** Text block **
"""

The Economics of Hacking an Election
There have been many news stories of late about potential attacks on the American electoral system. Which attacks are actually serious? As always, the answer depends on economics.
There are two assertions I’ll make up front. First, the attacker—any attacker—is resource-limited. They may have vast resources, and in particular they may have more resources than the defenders—but they’re still limited. Why? They’ll throw enough resources at the problem to solve it, i.e., to hack the election, and use anything left over for the next problem, e.g., hacking the Brexit II referendum… There’s always another target.
Second, elections are a system. That is, there are multiple interacting pieces. The attacker can go after any of them; the defender has to protect them all. And protecting just one piece very well won’t help; after all, "you don’t go through strong security, you go around it." But again, the attacker has limited resources. Their strategy, then, is to find the greatest leverage, the point to attack that costs the defenders the most to protect.
There are many pieces to a voting system; I’ll concentrate on the major ones: the voting machines, the registration system, electronic poll books, and vote-tallying software. Also note that many of these pieces can be attacked indirectly, via a supply chain attack on the vendors.
There’s another point to consider: what are the attacker’s goals? Some will want to change vote totals; others will be content with causing enough obvious errors that no one believes the results—and that can result in chaos.
The actual voting machines get lots of attention. That’s partly a hangover from the 2000 Bush–Gore election, where myriad technological problems in Florida’s voting system (e.g., the butterfly ballot in Palm Beach County and the hanging chads on the punch card voting machines) arguably cost Gore the state and hence the presidential election.
And purely computerized (DRE—Direct Recording Electronic) voting machines are indeed problematic. They make mistakes. If there’s ever a real problem, there’s nothing to recount. It’s crystal-clear to virtually every computer scientist who has studied the issue that DRE machines are a bad idea. But: if you want to change the results of a nation-wide election or set of elections in the U.S., going after DRE machines is probably the wrong idea. Why not? Because it’s too expensive.

"""

** Provided records **

"""

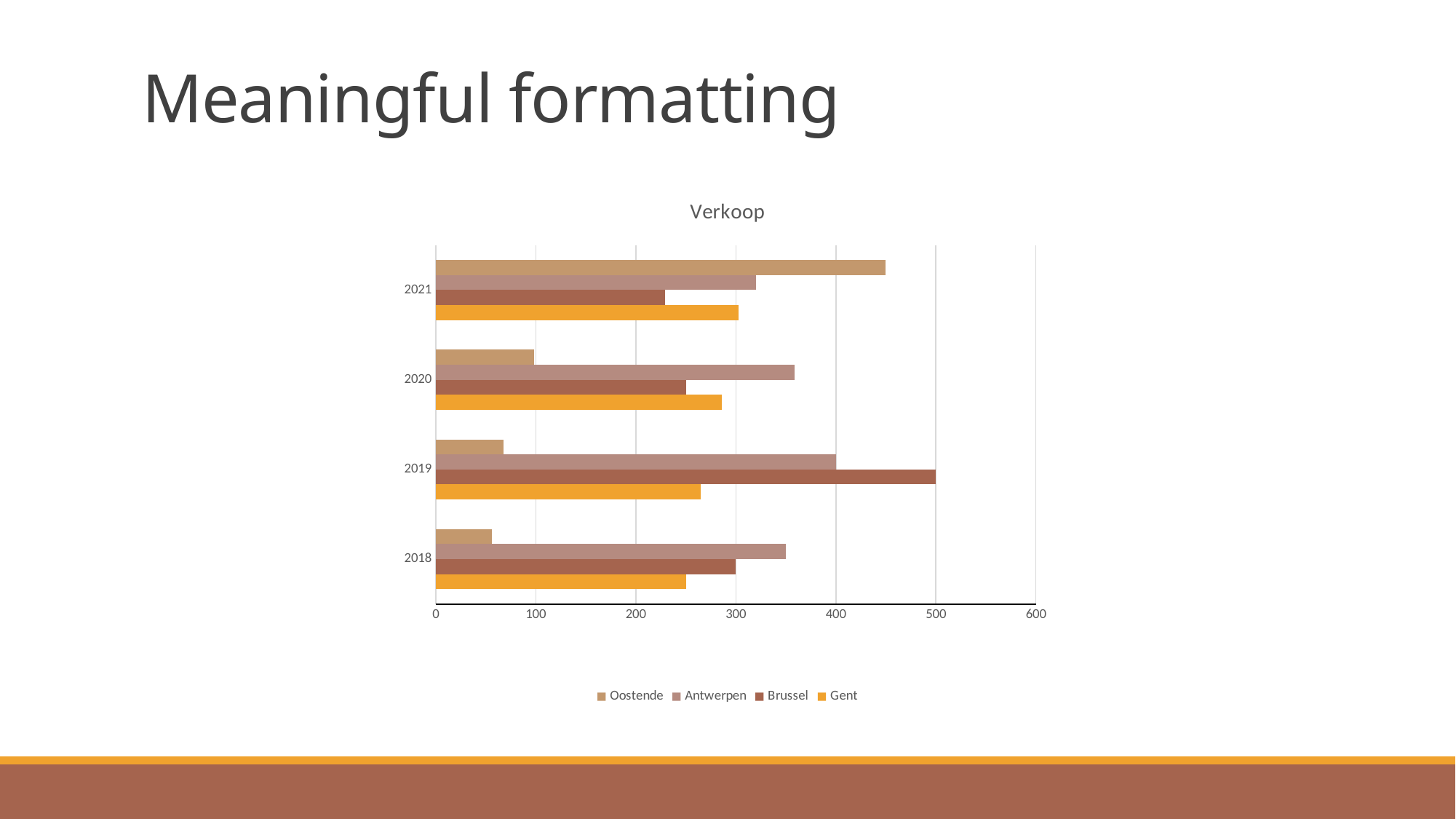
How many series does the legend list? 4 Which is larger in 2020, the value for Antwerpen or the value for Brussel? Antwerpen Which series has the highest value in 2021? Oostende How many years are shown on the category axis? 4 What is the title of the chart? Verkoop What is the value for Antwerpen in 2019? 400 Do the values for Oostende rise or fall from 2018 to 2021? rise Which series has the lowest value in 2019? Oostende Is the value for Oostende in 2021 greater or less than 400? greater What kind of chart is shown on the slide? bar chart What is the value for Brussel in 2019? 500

"""
"""

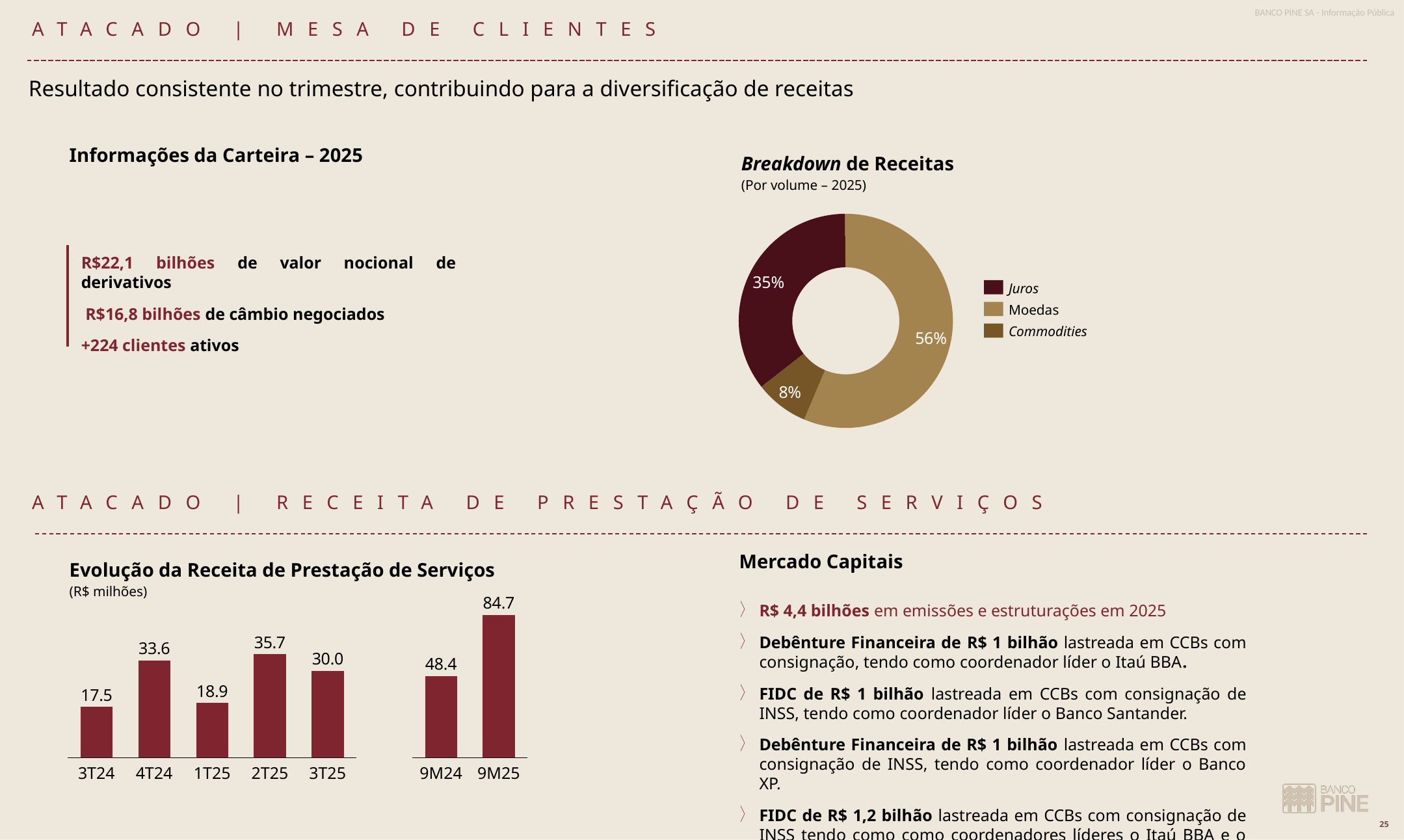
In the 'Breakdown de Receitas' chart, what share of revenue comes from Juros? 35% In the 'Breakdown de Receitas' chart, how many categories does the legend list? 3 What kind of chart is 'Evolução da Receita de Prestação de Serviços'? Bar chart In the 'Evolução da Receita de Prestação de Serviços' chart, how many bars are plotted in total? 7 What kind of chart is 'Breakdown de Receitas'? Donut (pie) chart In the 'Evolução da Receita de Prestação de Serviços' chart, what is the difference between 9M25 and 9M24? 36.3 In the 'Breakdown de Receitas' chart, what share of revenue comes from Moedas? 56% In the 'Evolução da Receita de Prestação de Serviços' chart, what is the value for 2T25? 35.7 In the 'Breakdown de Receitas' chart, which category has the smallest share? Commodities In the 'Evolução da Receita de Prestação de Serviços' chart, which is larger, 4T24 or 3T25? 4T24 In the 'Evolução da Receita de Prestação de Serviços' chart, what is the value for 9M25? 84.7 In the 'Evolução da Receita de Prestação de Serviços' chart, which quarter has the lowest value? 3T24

"""

** Task requirements **
1. Answer the following about the text on hacking an election.
(a) What four major pieces of a voting system does the text concentrate on?
(b) What does the abbreviation DRE stand for?
(c) Which election does the text name as having myriad technological problems in Florida's voting system?
2. Quote everything from "Second, elections are" down to "on the vendors." in the text on hacking an election, word for word.

** Answers for this exercise **
1.
(a) The voting machines, the registration system, electronic poll books, and vote-tallying software.
(b) Direct Recording Electronic.
(c) The 2000 Bush–Gore election.

2.
Second, elections are a system. That is, there are multiple interacting pieces. The attacker can go after any of them; the defender has to protect them all. And protecting just one piece very well won’t help; after all, "you don’t go through strong security, you go around it." But again, the attacker has limited resources. Their strategy, then, is to find the greatest leverage, the point to attack that costs the defenders the most to protect.
There are many pieces to a voting system; I’ll concentrate on the major ones: the voting machines, the registration system, electronic poll books, and vote-tallying software. Also note that many of these pieces can be attacked indirectly, via a supply chain attack on the vendors.